* **Task directions**
Find each line in the records below that contains the word "elevation", and copy those lines out in full.

* **Data**
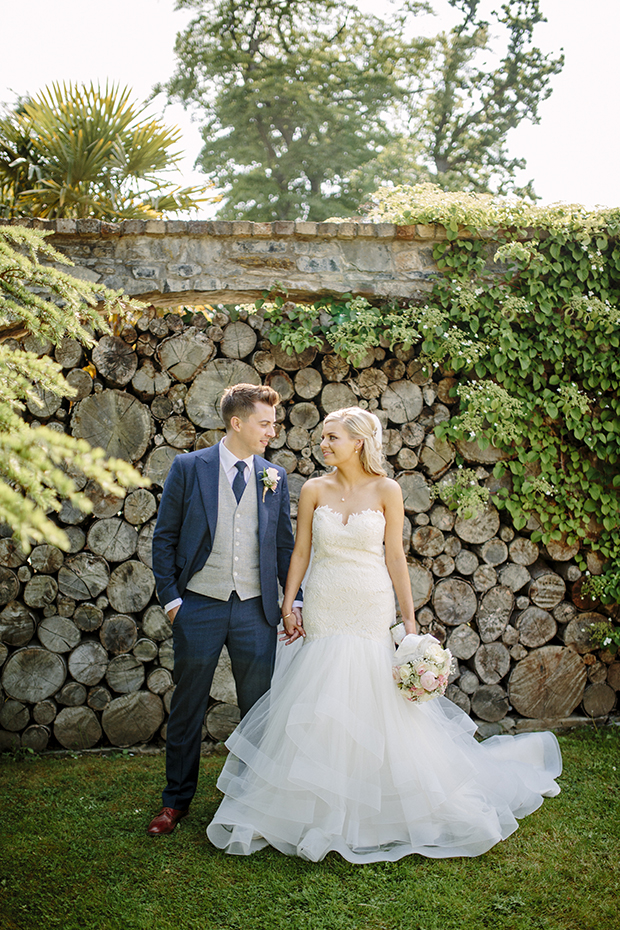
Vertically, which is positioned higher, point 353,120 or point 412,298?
point 353,120

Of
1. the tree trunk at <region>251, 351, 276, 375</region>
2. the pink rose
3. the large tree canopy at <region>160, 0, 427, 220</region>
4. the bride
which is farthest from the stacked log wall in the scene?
the large tree canopy at <region>160, 0, 427, 220</region>

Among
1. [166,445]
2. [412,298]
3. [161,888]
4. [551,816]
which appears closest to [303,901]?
[161,888]

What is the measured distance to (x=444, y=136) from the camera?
14.3 meters

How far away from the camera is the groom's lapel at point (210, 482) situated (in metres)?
3.05

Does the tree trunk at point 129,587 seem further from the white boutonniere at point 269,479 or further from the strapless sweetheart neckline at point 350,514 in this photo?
the strapless sweetheart neckline at point 350,514

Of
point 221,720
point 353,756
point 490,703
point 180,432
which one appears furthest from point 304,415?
point 490,703

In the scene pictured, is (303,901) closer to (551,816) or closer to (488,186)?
(551,816)

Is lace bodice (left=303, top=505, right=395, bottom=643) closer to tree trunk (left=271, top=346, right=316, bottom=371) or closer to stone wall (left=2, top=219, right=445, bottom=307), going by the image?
tree trunk (left=271, top=346, right=316, bottom=371)

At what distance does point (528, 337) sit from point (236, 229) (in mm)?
2114

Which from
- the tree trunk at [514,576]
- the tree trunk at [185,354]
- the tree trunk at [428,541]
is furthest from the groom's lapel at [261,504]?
the tree trunk at [514,576]

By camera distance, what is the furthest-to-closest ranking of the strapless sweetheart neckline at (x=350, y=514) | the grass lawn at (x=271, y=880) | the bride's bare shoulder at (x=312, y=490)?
the bride's bare shoulder at (x=312, y=490) < the strapless sweetheart neckline at (x=350, y=514) < the grass lawn at (x=271, y=880)

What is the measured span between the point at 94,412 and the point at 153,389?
15.9 inches

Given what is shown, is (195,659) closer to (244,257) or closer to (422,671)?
(422,671)

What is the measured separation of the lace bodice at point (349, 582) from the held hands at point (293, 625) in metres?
0.06
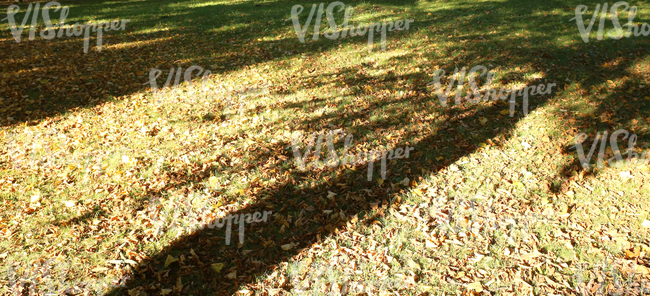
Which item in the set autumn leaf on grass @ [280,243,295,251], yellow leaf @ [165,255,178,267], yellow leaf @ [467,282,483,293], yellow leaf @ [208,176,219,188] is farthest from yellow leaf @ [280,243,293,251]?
yellow leaf @ [467,282,483,293]

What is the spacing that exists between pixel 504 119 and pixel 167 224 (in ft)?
18.6

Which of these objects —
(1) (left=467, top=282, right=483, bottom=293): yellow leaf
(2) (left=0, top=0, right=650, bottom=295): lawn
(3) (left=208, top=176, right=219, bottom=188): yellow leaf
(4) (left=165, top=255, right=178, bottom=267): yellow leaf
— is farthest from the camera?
(3) (left=208, top=176, right=219, bottom=188): yellow leaf

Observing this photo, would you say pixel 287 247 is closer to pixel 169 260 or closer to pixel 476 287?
pixel 169 260

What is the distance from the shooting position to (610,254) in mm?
3992

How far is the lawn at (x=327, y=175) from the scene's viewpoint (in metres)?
3.99

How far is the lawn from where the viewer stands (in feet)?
13.1

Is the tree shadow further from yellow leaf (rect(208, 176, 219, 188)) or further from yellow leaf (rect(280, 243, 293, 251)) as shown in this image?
yellow leaf (rect(280, 243, 293, 251))

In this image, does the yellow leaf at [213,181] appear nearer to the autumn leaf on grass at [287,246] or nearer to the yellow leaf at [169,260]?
the yellow leaf at [169,260]

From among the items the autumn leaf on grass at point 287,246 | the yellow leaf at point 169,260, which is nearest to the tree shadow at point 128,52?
the yellow leaf at point 169,260

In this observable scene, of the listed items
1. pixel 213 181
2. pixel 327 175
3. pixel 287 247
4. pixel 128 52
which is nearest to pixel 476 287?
pixel 287 247

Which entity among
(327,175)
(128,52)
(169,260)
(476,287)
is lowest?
(476,287)

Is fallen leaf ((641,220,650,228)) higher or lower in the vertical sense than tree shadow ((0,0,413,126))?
lower

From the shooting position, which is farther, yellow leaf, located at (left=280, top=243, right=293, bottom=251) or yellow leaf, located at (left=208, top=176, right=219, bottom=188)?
yellow leaf, located at (left=208, top=176, right=219, bottom=188)

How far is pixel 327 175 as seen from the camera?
547 cm
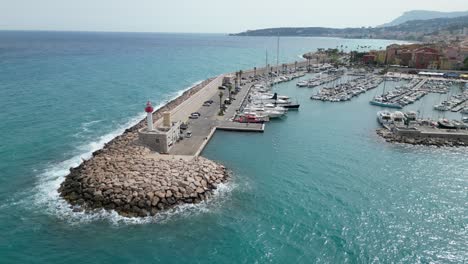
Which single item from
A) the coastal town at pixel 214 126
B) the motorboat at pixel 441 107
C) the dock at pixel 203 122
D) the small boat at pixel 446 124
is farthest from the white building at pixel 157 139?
the motorboat at pixel 441 107

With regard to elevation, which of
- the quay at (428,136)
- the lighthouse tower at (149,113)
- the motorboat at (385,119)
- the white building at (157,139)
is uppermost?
the lighthouse tower at (149,113)

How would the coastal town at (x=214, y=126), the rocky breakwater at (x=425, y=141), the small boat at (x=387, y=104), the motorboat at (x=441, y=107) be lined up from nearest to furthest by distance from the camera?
1. the coastal town at (x=214, y=126)
2. the rocky breakwater at (x=425, y=141)
3. the motorboat at (x=441, y=107)
4. the small boat at (x=387, y=104)

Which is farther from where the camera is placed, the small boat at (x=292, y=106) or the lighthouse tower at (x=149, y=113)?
the small boat at (x=292, y=106)

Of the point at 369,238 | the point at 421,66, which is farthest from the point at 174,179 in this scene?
the point at 421,66

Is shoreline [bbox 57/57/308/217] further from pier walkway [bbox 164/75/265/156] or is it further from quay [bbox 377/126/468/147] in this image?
quay [bbox 377/126/468/147]

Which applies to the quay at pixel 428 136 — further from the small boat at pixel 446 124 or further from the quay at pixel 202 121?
→ the quay at pixel 202 121

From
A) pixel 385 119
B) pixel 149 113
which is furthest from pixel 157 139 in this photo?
pixel 385 119

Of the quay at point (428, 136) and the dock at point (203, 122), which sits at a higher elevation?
the dock at point (203, 122)

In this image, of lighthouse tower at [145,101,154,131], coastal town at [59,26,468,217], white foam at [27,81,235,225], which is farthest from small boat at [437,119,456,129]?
lighthouse tower at [145,101,154,131]

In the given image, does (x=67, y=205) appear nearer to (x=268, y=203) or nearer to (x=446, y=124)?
(x=268, y=203)
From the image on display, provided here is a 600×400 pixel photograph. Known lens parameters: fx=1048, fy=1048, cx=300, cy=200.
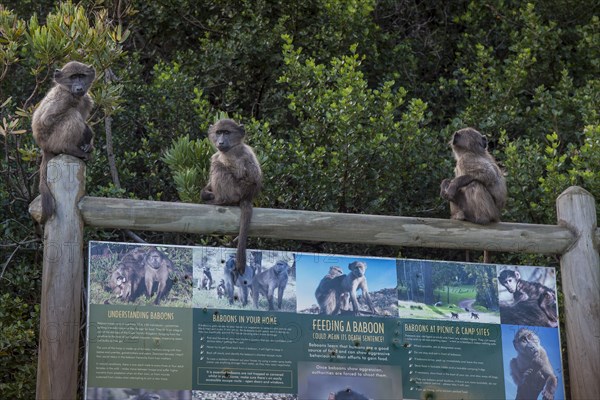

* **Answer**
With regard to elevation, which of
Of the quay at point (428, 136) and the dock at point (203, 122), which sits at a higher elevation?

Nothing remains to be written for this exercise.